White House

Obama administration stalwart Arne Duncan to leave

Education Secretary Arne Duncan speaks during a town hall meeting in Des Moines, Iowa, on Sept. 14, 2015. Duncan is stepping down in December after 7 years in the Obama administration as Education Secretary. Duncan says in a letter to staff that he’s returning to Chicago to live with his family.
Education Secretary Arne Duncan speaks during a town hall meeting in Des Moines, Iowa, on Sept. 14, 2015. Duncan is stepping down in December after 7 years in the Obama administration as Education Secretary. Duncan says in a letter to staff that he’s returning to Chicago to live with his family. AP

Education Secretary Arne Duncan, one of President Barack Obama’s longest serving Cabinet members, will leave the administration at the end of December.

Obama will make the announcement today, a White House official said, and will name will John B. King Jr., who currently handles the functions of Deputy Secretary of Education as Duncan’s replacement.

The departure of Duncan, the former superintendent of schools in Obama's hometown of Chicago, leaves Agriculture Secretary Tom Vilsack as the last original member of Obama’s Cabinet.

Duncan, who played hoops for Harvard and for pro teams in Australia, also played an occasional round of presidential basketball with Obama.

In a memo to his staff, Duncan said he made the decision to leave after several months of commuting between his family in Chicago and his job in Washington.

He called serving as education secretary “the greatest honor of my life,” but said living apart from his family had become “too much of a strain, and it is time for me to step aside and give a new leader a chance.”

He said he had no immediate plans beyond returning to Chicago, but said he expected his next steps would “continue to involve the work of expanding opportunity for children.”

King currently oversees all preschool-12th-grade education policies, programs and strategic initiatives, as well as the department’s operations. He also oversees the department’s work with Obama’s My Brother’s Keeper task force, which seeks to address opportunity gaps faced by boys and young men of color.

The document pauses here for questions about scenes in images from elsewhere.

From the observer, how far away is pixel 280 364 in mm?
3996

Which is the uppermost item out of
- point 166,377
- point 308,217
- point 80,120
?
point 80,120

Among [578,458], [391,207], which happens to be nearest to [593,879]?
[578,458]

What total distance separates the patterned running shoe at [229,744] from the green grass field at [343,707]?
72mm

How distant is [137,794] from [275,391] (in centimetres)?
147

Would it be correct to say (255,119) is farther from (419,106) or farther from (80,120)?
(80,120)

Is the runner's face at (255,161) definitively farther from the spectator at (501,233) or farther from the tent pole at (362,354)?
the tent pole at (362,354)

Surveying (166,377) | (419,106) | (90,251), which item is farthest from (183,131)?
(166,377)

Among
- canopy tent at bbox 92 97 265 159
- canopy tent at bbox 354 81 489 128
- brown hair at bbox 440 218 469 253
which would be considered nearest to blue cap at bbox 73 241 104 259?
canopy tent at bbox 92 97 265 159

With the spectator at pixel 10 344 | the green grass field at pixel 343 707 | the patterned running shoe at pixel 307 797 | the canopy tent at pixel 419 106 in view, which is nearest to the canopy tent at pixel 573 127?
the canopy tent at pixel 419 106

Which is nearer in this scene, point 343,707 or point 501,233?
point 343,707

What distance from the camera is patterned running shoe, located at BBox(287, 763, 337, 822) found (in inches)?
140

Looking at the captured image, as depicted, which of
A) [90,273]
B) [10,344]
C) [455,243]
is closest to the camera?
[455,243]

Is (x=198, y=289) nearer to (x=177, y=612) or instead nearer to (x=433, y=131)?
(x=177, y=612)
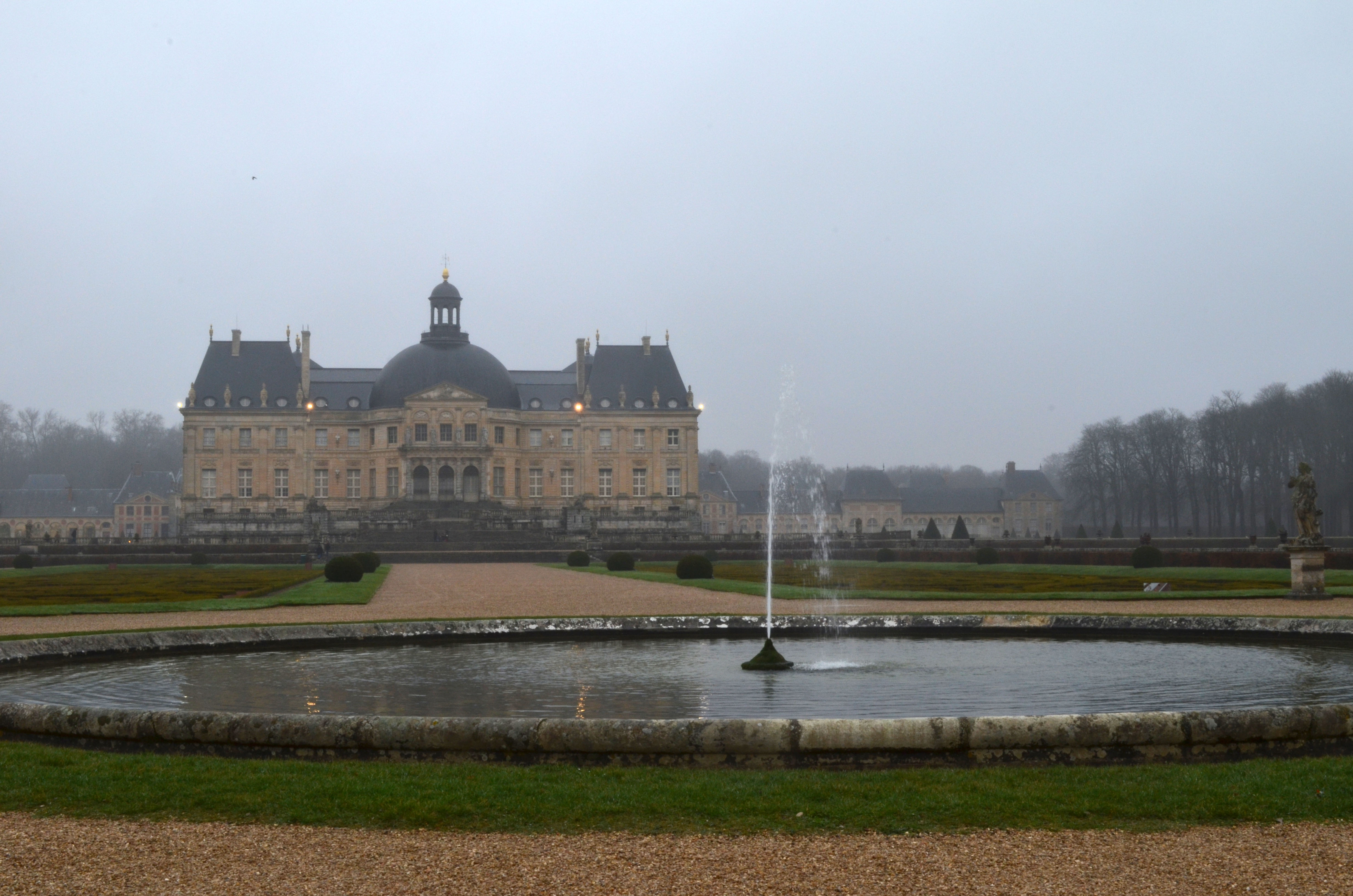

King was previously commissioner of education for the state of New York since 2011, where he served as chief executive officer of the State Education Department and as president of the University of the State of New York, overseeing the state’s elementary and secondary schools. He was one of the nation's youngest state education leaders at the time of his appointment and the first African-American and Puerto Rican to serve as New York State education commissioner.